TEXT FOR ANALYSIS

Personally - I'd like to see it raised to 72 over the next 15 years (rather than simply 67 by 2023), and reviewed beyond that to possibly 75 within the ten years after that. Have super able to start five years prior, but no lump sum withdrawals without heavy taxation. More than enough time for people to top up their super or investments if they wish to retire earlier. (I'm 31).
 
Personally - I'd like to see it raised to 72 over the next 15 years (rather than simply 67 by 2023), and reviewed beyond that to possibly 75 within the ten years after that. Have super able to start five years prior, but no lump sum withdrawals without heavy taxation. More than enough time for people to top up their super or investments if they wish to retire earlier. (I'm 31).

If it was raised to 72 or 75 who would employ them after 67 if they became unemployed?

That would force them on the lower Newstart with no prospect of employment, unlike the young on Newstart who can get a job.

What I would like to see is employer paid super prohibited from being withdrawn so this could make up the pension in the first few years.

It amazes me that people can access and spend this prior to going on the pension.
 
Majority of gen x and geny y won't have an issue. The Sgc will provide a comfortable retirement for most.

Agree.

We've discussed balances at work and some are already looking quite healthy in the 200K+ range and they only started getting super late in their working lives.

By retirement they would have a hell of a lot more than those that didn't work much and didn't invest.

A couple of staff that contributed themselves as well are near the 500K mark.

They still have a few years to retirement.

TO DO
Reproduce the entire discussion of raising the retirement age word for word. The entries that come next have no connection to the discussion of raising the retirement age.

DATASET ENTRIES
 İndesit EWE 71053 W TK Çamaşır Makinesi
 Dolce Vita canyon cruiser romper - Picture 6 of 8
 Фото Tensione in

...

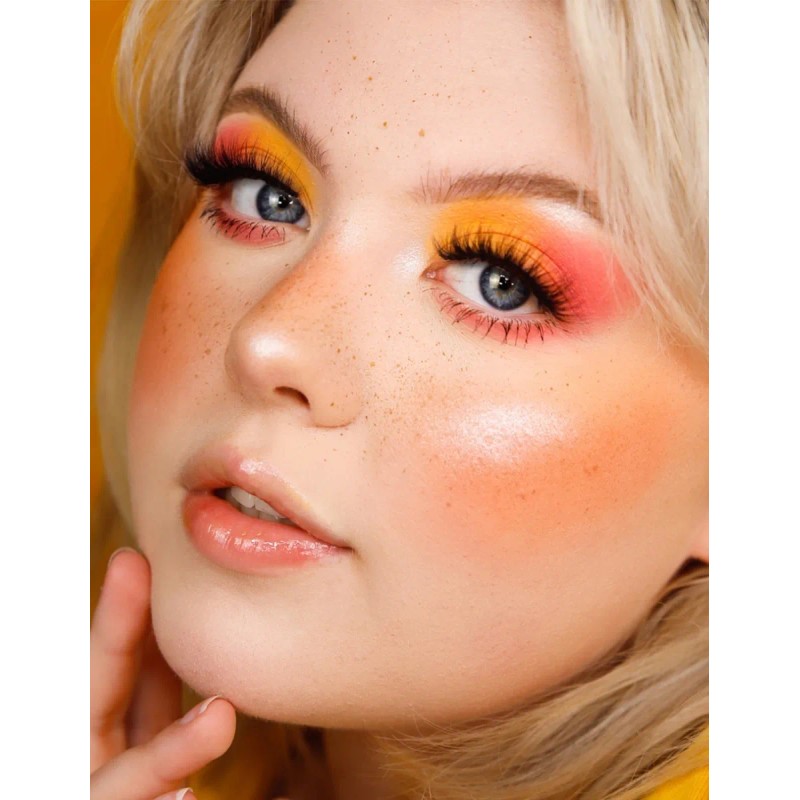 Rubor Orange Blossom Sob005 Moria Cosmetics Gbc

* * *

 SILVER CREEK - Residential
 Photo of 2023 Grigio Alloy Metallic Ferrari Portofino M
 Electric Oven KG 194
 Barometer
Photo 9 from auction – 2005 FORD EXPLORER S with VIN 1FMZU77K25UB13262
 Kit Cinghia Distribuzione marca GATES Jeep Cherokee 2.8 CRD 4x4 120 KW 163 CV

SOLUTION FOR THIS TASK
Personally - I'd like to see it raised to 72 over the next 15 years (rather than simply 67 by 2023), and reviewed beyond that to possibly 75 within the ten years after that. Have super able to start five years prior, but no lump sum withdrawals without heavy taxation. More than enough time for people to top up their super or investments if they wish to retire earlier. (I'm 31).
 
Personally - I'd like to see it raised to 72 over the next 15 years (rather than simply 67 by 2023), and reviewed beyond that to possibly 75 within the ten years after that. Have super able to start five years prior, but no lump sum withdrawals without heavy taxation. More than enough time for people to top up their super or investments if they wish to retire earlier. (I'm 31).

If it was raised to 72 or 75 who would employ them after 67 if they became unemployed?

That would force them on the lower Newstart with no prospect of employment, unlike the young on Newstart who can get a job.

What I would like to see is employer paid super prohibited from being withdrawn so this could make up the pension in the first few years.

It amazes me that people can access and spend this prior to going on the pension.
 
Majority of gen x and geny y won't have an issue. The Sgc will provide a comfortable retirement for most.

Agree.

We've discussed balances at work and some are already looking quite healthy in the 200K+ range and they only started getting super late in their working lives.

By retirement they would have a hell of a lot more than those that didn't work much and didn't invest.

A couple of staff that contributed themselves as well are near the 500K mark.

They still have a few years to retirement.